Rivalen spoke an arcane word and summoned the Black Chalice from the extra-dimensional space in which he had stored it. It materialized in his hand, heavy with promise.

“I am your Chosen, or I am your failure,” Rivalen said to Shar.

He drank, and screamed.

The hole in Cale’s being yawned, and pulled at the dark power seething over Kesson. Cale heard a humming in his ears, the roll of thunder, a scream, and he could not be sure that it was not his. Shadows churned around him. The power gathering over Kesson expanded. The wind blew so hard it threatened to flatten him to the ground. A continuous boom of thunder shook the ground. Lightning shot from the sky, struck the inky cloud above Kesson, once, twice, again, again. The cloud roiled, seethed, the power within it gathering.

Cale braced himself. The hum increased in volume, the wind, the thunder.

A beam of darkness and power shot from the cloud at Cale, but not just at Cale. Another beam struck Riven in the chest. Another struck Rivalen.
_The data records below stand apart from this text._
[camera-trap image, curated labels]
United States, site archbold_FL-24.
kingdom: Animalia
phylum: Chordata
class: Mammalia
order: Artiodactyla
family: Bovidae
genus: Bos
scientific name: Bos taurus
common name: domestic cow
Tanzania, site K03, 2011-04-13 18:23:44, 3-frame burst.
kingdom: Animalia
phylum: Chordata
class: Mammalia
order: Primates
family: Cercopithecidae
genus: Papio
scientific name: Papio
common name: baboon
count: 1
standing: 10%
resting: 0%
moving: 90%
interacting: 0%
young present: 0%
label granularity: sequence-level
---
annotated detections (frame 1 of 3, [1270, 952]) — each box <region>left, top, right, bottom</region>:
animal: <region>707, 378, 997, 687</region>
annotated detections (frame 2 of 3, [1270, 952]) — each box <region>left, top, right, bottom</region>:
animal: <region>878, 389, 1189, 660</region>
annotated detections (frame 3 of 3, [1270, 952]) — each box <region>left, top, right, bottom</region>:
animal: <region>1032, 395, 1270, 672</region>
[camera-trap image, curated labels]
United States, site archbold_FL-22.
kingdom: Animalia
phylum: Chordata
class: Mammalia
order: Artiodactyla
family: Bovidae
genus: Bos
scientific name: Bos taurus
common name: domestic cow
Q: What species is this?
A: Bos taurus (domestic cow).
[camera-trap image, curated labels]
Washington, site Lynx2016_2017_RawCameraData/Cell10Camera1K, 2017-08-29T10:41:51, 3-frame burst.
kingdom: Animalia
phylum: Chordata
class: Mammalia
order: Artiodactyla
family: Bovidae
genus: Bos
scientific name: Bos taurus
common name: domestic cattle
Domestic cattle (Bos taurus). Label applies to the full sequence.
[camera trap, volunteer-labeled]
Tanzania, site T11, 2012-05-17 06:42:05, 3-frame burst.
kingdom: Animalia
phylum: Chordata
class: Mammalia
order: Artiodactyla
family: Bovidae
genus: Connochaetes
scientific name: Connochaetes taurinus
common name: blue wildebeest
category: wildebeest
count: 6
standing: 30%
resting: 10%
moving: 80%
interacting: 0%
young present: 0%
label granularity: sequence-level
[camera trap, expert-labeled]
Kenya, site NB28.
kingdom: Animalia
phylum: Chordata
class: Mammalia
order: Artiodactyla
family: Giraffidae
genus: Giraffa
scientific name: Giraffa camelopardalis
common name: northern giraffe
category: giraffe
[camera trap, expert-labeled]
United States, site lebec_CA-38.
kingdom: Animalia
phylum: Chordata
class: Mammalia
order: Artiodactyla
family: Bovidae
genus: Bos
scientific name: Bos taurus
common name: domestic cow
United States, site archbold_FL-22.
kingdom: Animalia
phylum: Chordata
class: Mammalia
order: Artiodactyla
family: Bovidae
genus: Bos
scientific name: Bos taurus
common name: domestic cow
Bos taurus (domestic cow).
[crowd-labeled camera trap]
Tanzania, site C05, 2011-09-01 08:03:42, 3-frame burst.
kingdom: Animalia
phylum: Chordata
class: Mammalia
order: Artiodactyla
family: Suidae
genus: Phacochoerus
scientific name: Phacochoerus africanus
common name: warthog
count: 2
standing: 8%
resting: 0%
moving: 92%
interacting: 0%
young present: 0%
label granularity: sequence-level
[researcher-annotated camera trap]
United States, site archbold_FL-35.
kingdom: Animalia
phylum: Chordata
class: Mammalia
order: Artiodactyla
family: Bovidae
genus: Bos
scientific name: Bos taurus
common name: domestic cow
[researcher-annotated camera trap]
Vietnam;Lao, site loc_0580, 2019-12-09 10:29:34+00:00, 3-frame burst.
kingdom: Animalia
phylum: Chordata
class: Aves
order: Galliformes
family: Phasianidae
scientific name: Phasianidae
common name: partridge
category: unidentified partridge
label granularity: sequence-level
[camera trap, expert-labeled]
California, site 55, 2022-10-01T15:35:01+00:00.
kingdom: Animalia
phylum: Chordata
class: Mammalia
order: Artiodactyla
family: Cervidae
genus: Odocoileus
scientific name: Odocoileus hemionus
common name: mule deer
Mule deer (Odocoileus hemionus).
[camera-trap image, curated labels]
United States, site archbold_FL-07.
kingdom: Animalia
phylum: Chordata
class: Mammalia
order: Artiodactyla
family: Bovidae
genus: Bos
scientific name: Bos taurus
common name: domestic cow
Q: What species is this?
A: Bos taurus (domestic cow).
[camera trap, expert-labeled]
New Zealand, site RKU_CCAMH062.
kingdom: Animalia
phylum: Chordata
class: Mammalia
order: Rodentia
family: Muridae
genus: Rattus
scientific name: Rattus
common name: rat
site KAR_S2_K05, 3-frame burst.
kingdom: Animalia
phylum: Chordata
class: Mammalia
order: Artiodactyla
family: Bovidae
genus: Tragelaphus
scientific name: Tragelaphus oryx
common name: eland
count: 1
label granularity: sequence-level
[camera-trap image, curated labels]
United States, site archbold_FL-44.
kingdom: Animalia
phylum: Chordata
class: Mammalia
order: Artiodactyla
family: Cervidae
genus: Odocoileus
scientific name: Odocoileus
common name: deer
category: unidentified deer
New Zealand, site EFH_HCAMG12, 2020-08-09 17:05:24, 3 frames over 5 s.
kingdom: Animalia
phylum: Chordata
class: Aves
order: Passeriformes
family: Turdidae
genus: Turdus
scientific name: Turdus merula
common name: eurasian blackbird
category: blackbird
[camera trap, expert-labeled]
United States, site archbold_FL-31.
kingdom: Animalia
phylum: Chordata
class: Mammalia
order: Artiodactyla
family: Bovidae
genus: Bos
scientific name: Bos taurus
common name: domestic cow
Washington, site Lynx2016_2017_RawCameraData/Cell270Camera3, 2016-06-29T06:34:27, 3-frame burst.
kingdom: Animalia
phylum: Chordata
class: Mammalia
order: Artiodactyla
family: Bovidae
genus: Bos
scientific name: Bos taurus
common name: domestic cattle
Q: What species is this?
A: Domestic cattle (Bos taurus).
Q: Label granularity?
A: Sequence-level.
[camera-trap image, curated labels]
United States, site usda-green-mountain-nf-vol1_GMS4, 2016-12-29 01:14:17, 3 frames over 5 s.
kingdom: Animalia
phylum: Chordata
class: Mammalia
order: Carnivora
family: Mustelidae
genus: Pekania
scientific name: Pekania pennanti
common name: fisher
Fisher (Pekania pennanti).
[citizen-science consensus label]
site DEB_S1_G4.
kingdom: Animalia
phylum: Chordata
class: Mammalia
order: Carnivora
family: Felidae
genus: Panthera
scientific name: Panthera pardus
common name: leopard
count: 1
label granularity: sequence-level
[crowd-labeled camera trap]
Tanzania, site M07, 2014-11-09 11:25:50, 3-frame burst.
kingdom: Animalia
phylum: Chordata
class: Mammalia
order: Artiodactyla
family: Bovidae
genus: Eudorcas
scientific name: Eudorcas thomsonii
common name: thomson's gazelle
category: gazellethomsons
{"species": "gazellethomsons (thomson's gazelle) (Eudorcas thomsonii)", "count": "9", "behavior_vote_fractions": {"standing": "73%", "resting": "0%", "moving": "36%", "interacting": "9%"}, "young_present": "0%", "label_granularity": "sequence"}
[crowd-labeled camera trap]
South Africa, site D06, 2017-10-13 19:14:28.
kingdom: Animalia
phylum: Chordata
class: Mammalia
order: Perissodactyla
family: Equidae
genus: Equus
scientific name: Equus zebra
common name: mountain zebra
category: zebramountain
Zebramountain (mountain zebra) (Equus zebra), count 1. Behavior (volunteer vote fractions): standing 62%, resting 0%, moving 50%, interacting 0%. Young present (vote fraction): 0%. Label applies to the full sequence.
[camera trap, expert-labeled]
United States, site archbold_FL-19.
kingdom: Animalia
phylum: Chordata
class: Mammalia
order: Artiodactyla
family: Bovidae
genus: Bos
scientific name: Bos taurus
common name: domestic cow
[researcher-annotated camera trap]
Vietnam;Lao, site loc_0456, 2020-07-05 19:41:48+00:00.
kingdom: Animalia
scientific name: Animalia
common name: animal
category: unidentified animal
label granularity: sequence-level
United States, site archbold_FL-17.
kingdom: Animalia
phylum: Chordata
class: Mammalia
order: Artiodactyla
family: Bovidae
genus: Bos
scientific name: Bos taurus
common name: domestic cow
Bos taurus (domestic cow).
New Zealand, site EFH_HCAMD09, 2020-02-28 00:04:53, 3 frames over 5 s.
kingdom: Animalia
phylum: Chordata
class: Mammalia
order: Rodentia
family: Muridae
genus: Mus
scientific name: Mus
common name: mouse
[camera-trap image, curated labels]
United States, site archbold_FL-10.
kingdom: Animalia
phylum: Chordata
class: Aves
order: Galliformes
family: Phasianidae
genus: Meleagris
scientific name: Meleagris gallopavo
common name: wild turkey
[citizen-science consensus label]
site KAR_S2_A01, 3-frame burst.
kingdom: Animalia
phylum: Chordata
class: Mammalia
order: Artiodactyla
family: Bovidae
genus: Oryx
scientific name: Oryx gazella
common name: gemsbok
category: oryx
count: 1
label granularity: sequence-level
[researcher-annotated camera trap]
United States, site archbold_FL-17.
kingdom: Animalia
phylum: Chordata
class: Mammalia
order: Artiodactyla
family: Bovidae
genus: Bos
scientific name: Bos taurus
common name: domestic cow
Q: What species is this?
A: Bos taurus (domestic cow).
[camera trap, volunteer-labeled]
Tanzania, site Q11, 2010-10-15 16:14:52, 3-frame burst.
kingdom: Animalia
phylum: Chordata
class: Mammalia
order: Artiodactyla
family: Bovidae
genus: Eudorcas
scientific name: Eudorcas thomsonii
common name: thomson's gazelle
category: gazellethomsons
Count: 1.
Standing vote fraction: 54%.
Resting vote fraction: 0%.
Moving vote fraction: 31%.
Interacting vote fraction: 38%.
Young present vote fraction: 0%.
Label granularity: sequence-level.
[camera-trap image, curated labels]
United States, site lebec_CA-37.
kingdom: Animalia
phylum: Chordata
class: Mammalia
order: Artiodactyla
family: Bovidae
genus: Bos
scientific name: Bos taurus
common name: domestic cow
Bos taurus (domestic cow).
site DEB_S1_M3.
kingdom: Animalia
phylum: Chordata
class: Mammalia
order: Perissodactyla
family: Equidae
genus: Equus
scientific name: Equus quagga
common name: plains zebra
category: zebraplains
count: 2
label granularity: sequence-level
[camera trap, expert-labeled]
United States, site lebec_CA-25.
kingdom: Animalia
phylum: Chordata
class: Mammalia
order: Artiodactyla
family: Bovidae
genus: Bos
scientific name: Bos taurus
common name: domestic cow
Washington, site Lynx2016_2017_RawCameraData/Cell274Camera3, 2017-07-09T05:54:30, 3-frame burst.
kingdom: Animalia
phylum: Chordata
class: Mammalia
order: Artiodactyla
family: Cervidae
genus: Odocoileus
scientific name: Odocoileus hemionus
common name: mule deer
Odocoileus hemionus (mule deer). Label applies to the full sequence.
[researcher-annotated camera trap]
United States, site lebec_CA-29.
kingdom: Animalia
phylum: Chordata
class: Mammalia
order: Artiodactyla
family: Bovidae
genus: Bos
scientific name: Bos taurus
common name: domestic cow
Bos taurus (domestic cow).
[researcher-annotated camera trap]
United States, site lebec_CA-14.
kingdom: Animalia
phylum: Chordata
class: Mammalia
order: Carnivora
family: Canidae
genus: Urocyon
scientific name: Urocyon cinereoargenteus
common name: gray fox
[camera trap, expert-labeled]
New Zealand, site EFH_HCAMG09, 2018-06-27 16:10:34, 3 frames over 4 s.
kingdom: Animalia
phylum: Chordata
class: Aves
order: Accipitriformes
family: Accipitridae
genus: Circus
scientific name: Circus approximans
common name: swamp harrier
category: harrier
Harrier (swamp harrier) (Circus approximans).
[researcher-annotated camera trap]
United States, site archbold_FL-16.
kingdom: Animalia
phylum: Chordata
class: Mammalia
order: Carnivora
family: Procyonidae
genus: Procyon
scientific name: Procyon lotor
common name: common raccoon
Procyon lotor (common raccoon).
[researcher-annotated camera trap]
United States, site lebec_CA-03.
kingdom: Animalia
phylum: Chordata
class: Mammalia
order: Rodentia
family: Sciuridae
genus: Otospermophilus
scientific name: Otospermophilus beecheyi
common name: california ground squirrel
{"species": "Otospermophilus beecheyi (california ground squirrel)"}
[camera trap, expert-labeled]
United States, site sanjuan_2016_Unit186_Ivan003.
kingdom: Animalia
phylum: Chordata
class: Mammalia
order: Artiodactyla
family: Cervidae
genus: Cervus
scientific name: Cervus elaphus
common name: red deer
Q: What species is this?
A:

All three screamed as a fraction of the stolen divinity filled their beings, overwhelmed their souls, transformed them from men to gods. Cale’s senses felt afire. His nose burned. His eyes watered. His bones ached. He fell to all fours as his mortal soul recoiled, as divine power filled the hollow spaces in him.

Then it was over.

The wind died. The thunder and lightning relented.

“Are you well?” Regg called from behind, his voice uncertain. “Erevis?”

“Stay back,” Cale said, and the shadows around him roiled. “Far back. Now, Regg. Hurry. You also, Nayan.”

Cale heard armor and weapons chink as the Lathanderians and shadowwalkers backed away ten, twenty paces. He heard their every whisper.

“What just happened?”

“Kesson is dead.”

“What are they?”

Cale looked up, over to Riven, and nodded. Riven nodded in return. Neither would have to die, at least not for lack of divinity.

He looked to Rivalen, saw the Shadovar rise, terrible and dark. Cale and Riven did the same.

Two gods stood to face one.

They stared at one another over Kesson’s corpse. The rain fell.

CHAPTER SEVENTEEN

7 Nightal, the Year of Lightning Storms

We stand with you,” Regg called from behind. “You need only give us the word, Cale.”

“As do we,” Nayan said in his accented Common.

Before Cale could respond, a stream of wraiths—mere hundreds had survived the battle with the shadows—swooped down from the dark sky in a long ribbon and flew between the three gods, swirled in a cyclone over Kesson’s form.

“Leave them,” Cale said to Riven, to Rivalen, to Regg and the Lathanderians.

A towering wraith, one of the Lords of Silver, separated from the swirl and hovered before Cale. His red eyes flared. He leaned in close, as if catching a whiff of divine spoor.